• [抜粋]:

アール・ヌーヴォー建築と聞くと、バルセロナにあるガウディの建築を思い浮かべる人が多いのではないでしょうか。フランス発祥のアール・ヌーヴォーは、イタリアでも1900年代からミラノをはじめとした都市に広がっていきました。
今回は、ミラノにたたずむ美しい曲線が魅惑的なアール・ヌーヴォー建築をご紹介します。
アール・ヌーヴォーは、19世紀末からフランスを中心に広まったアート運動です。 フランス語で「新しいアート」を意味するアール・ヌーヴォーの特徴は、しなやかな曲線美と植物をモチーフにしたデザイン。アール・ヌーヴォーを代表する芸術家に、クリムトやミュシャなどが挙げられます。絵画のほか、建築、家具など幅広い分野に影響を与えました。
多くのヨーロッパの首都と同様、ミラノでは19世紀から20世紀初頭にかけて、優雅なフォルムを特徴とする建築を取り入れました。アール・ヌーヴォーまたはリバティとして知られるエレガントなスタイルは、街中に消えることのない痕跡をミラノの街に残しています。

(データエントリ)
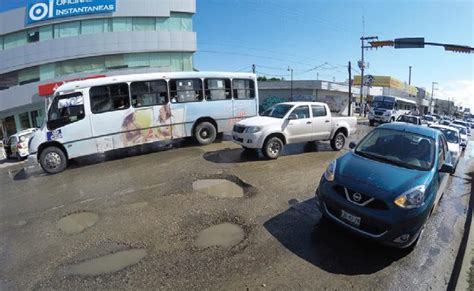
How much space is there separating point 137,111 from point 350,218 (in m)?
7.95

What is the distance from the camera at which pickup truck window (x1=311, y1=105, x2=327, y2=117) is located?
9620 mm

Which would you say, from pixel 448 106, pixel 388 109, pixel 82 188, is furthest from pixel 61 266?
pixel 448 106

...

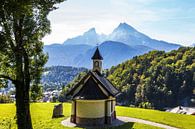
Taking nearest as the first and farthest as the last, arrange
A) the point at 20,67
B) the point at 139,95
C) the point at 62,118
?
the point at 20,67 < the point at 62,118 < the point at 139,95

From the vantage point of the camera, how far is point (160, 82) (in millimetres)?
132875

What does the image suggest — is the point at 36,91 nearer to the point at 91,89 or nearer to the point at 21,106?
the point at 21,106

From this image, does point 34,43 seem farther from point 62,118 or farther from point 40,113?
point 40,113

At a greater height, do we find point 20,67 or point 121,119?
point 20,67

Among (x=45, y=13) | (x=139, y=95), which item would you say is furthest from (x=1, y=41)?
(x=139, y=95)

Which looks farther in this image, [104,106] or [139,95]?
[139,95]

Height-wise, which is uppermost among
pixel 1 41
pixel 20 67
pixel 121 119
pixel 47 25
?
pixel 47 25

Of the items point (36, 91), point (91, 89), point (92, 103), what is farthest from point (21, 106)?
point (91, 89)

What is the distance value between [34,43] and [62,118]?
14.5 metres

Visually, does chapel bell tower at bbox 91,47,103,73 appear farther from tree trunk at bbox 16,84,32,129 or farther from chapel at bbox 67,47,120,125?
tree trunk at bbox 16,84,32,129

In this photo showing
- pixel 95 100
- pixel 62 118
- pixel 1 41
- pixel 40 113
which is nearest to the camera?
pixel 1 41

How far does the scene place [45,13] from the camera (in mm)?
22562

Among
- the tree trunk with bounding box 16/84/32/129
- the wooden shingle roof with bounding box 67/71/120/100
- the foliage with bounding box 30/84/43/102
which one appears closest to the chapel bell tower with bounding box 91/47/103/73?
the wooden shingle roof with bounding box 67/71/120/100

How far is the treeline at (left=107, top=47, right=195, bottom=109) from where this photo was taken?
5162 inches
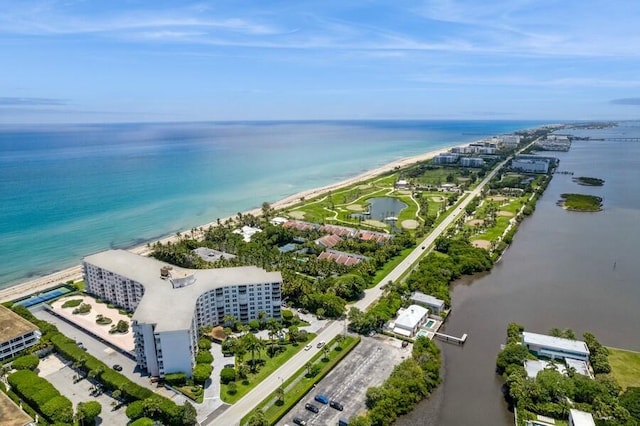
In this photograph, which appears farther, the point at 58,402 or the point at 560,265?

• [タスク内容]: アール・ヌーヴォーに関する抜粋のうち、「アール・ヌーヴォーは、19世」で始まり「をミラノの街に残しています。」まで続く箇所を、「植物」を「草花」に置き換えて出力してください。

• [タスク解答]:
アール・ヌーヴォーは、19世紀末からフランスを中心に広まったアート運動です。 フランス語で「新しいアート」を意味するアール・ヌーヴォーの特徴は、しなやかな曲線美と草花をモチーフにしたデザイン。アール・ヌーヴォーを代表する芸術家に、クリムトやミュシャなどが挙げられます。絵画のほか、建築、家具など幅広い分野に影響を与えました。
多くのヨーロッパの首都と同様、ミラノでは19世紀から20世紀初頭にかけて、優雅なフォルムを特徴とする建築を取り入れました。アール・ヌーヴォーまたはリバティとして知られるエレガントなスタイルは、街中に消えることのない痕跡をミラノの街に残しています。